_TASK BRIEF_
Return every line of the material below that contains the string "step", matching case.
** START ITEMS **
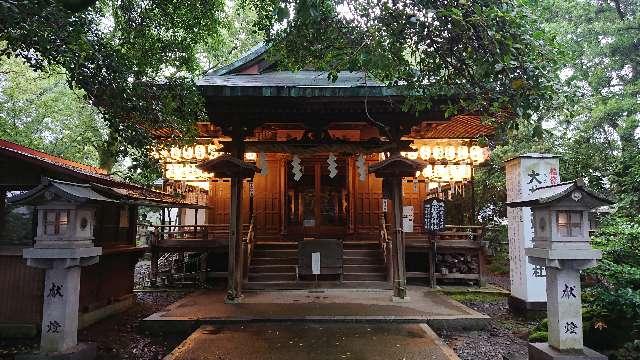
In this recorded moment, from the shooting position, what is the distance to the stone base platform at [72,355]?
621 cm

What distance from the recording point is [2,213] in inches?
362

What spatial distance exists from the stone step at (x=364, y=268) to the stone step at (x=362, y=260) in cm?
21

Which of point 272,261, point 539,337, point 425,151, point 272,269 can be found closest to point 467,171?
point 425,151

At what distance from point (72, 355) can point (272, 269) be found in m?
7.59

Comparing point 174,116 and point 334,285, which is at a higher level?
point 174,116

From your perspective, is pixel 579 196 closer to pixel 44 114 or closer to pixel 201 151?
pixel 201 151

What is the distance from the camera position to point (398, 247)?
11.3m

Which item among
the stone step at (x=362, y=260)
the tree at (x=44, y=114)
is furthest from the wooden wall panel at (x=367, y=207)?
the tree at (x=44, y=114)

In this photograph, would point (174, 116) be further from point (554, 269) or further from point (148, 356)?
point (554, 269)

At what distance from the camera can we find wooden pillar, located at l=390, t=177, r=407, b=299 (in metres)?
11.3

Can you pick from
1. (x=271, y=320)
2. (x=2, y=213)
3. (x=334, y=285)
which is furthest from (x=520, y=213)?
(x=2, y=213)

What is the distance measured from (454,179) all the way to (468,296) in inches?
162

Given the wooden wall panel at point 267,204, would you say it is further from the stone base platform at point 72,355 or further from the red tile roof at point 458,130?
the stone base platform at point 72,355

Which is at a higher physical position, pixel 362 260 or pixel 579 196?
pixel 579 196
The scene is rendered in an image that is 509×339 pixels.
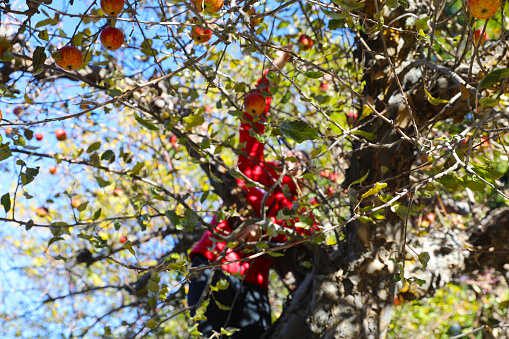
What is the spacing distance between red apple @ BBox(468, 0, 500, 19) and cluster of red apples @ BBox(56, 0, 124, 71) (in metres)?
1.05

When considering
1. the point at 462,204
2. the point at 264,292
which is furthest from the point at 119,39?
the point at 462,204

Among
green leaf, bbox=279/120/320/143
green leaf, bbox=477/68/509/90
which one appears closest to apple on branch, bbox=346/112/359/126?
green leaf, bbox=279/120/320/143

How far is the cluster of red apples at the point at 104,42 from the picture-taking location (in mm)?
1384

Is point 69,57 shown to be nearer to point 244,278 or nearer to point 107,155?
point 107,155

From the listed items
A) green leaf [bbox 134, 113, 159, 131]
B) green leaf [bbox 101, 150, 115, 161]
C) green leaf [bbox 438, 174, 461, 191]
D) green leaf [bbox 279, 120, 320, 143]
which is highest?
green leaf [bbox 101, 150, 115, 161]

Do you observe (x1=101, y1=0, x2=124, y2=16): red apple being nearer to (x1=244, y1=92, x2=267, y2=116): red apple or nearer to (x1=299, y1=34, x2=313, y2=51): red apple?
(x1=244, y1=92, x2=267, y2=116): red apple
** END ITEMS **
_PROBLEM SOLUTION_
What spatial distance exists from the stone step at (x=364, y=268) to the stone step at (x=362, y=260) in cm?
the stone step at (x=362, y=260)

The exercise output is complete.